• **Zadania do rozwiązania**:
[a] Zwróć dosłowny wycinek fragmentu dokumentu: zacznij od miejsca ze słowami „W szczególności odnosi” i zakończ po słowach „chwili, zwykle zapóźno.”.
[b] Jak we fragmencie dokumentu oceniono drużynę Bielska?
[c] Wyjaśnij, za co fragment dokumentu krytykuje p. Singera, mimo że pomoc nazywa najjaśniejszą stroną biało-czerwonych.

• **Fragment dokumentu**:
W szczególności odnosi się to do środkowego, który nie posiada ani dostatecznej siły fizycznej, jaką od tego stanowiska wymagać się winno, ani odpowiedniej pewności w strzelaniu. Taki sam brak rutyny wykazuje lewe skrzydło. Obaj ci gracze są obecnie do pierwszej drużyny za młodzi. Najjaśniejszą stosunkowo stroną biało-czerwonych jest pomoc, gdyby znowu nie małe „ale”, p. Singer. O ile chodzi tylko o samo wybicie piłki przeciwnikowi, nie mamy p. S. prawie nic do zarzucenia, z chwilą jednakże kiedy ją zdobędzie przypomina sobie dawne czasy w ataku, bawi się wózkowaniem po całem boisku i kończy po większej części w ten sposób, że albo przeciwnik odbierze mu piłkę, albo poda w zupełnie niestosownej chwili, zwykle zapóźno.
Co do Bielska, to przedstawiło się ono jako drużyna bardzo słaba, równająca się prawie rezerwie „Cracovii”.

• **Udostępnione dane**:

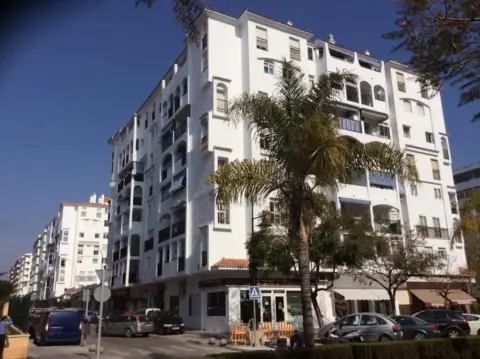 Local comercial en Fuengirola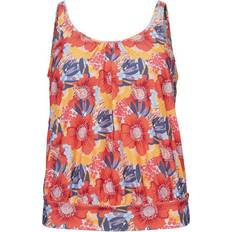 XXL Tankinis Wiki Firenze Tankini Topp - Multi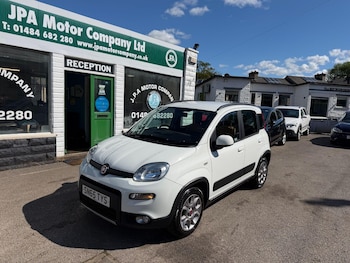 Used Fiat Panda 2015 for sale - 78911137: Photo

• **Rozwiązania zadań**:
[a]
W szczególności odnosi się to do środkowego, który nie posiada ani dostatecznej siły fizycznej, jaką od tego stanowiska wymagać się winno, ani odpowiedniej pewności w strzelaniu. Taki sam brak rutyny wykazuje lewe skrzydło. Obaj ci gracze są obecnie do pierwszej drużyny za młodzi. Najjaśniejszą stosunkowo stroną biało-czerwonych jest pomoc, gdyby znowu nie małe „ale”, p. Singer. O ile chodzi tylko o samo wybicie piłki przeciwnikowi, nie mamy p. S. prawie nic do zarzucenia, z chwilą jednakże kiedy ją zdobędzie przypomina sobie dawne czasy w ataku, bawi się wózkowaniem po całem boisku i kończy po większej części w ten sposób, że albo przeciwnik odbierze mu piłkę, albo poda w zupełnie niestosownej chwili, zwykle zapóźno.

[b] Jako drużynę bardzo słabą, równającą się prawie rezerwie „Cracovii”.

[c] Przy samym wybijaniu piłki przeciwnikowi nie ma mu prawie nic do zarzucenia. Gdy jednak zdobędzie piłkę, przypomina sobie dawne czasy w ataku i prowadzi ją po całym boisku. Zwykle kończy się to tym, że przeciwnik mu ją odbiera albo on podaje w zupełnie niestosownej chwili, najczęściej za późno.